GigaScreen
Deep learning-based screening of ultra-large chemical databases using neural network scoring and graph convolutional models, executable on single-box hardware.
Overview
GigaScreen is a deep learning-powered virtual screening solution developed by Molsoft L.L.C., designed to tackle the computational challenges of screening ultra-large chemical databases containing billions of compounds. By combining machine learning and deep learning tools, GigaScreen enables drug discovery teams and computational chemists to efficiently identify top hits from giga-sized libraries without requiring expensive infrastructure or additional software.
The GigaScreen protocol integrates three core components: Molsoft's RIDGE structure-based docking engine, the neural network scoring function RTCNN, and a Chemical Graph Convolutional Neural Network (GCNN) model.
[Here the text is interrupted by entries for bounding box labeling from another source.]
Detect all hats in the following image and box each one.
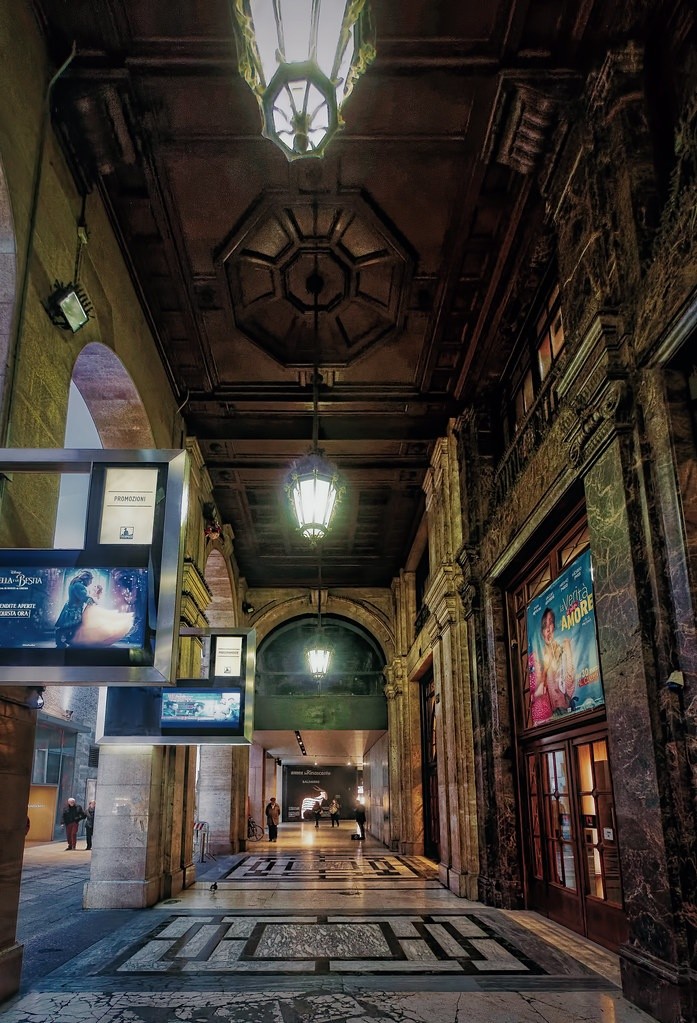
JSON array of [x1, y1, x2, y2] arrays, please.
[[270, 798, 276, 801]]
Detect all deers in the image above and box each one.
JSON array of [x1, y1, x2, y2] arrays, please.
[[301, 785, 328, 819]]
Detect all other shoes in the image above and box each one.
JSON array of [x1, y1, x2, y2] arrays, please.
[[86, 847, 90, 850], [66, 846, 72, 850], [273, 839, 276, 842], [360, 837, 365, 840], [269, 839, 272, 842]]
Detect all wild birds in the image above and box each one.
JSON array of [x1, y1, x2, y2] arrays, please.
[[210, 882, 218, 896]]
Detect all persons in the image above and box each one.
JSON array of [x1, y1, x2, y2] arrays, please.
[[312, 801, 322, 827], [60, 798, 95, 851], [329, 799, 342, 828], [354, 799, 367, 841], [265, 798, 280, 843], [163, 698, 240, 721], [529, 607, 578, 717]]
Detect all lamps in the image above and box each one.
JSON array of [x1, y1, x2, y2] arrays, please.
[[228, 0, 376, 166], [303, 561, 334, 685], [243, 601, 255, 613], [204, 501, 218, 521], [281, 170, 351, 552], [42, 277, 97, 334], [65, 709, 73, 720]]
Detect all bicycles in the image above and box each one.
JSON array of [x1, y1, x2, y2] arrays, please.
[[247, 816, 264, 842]]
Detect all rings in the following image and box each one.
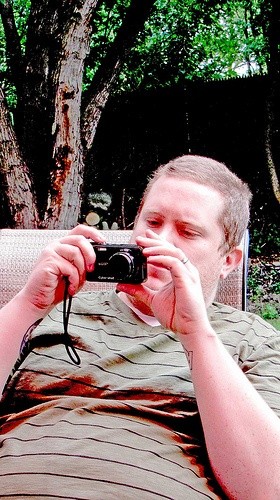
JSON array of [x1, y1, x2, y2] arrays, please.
[[182, 256, 188, 263]]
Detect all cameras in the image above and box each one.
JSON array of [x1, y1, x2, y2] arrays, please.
[[85, 241, 148, 285]]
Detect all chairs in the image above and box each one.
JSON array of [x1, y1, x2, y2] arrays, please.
[[1, 226, 248, 311]]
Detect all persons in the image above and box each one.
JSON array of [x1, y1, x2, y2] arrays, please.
[[77, 210, 124, 231], [0, 153, 280, 499]]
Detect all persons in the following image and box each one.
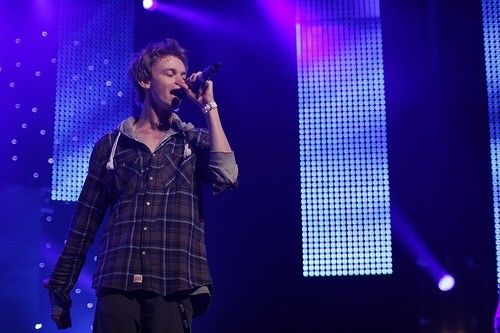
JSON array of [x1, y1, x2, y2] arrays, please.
[[43, 38, 240, 333]]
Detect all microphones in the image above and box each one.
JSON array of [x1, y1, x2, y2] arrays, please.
[[177, 64, 218, 100]]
Together, these tools form an iterative screening pipeline that progressively refines compound selection from massive databases in a practical and resource-efficient manner.
Core Methodology and Workflow
- The process begins by selecting small random subsets or batches from the full database — typically 0.1% of the total library size, equating to approximately one to two million entries per batch.
- Two initial random sets are selected: one for testing and one for the first training iteration.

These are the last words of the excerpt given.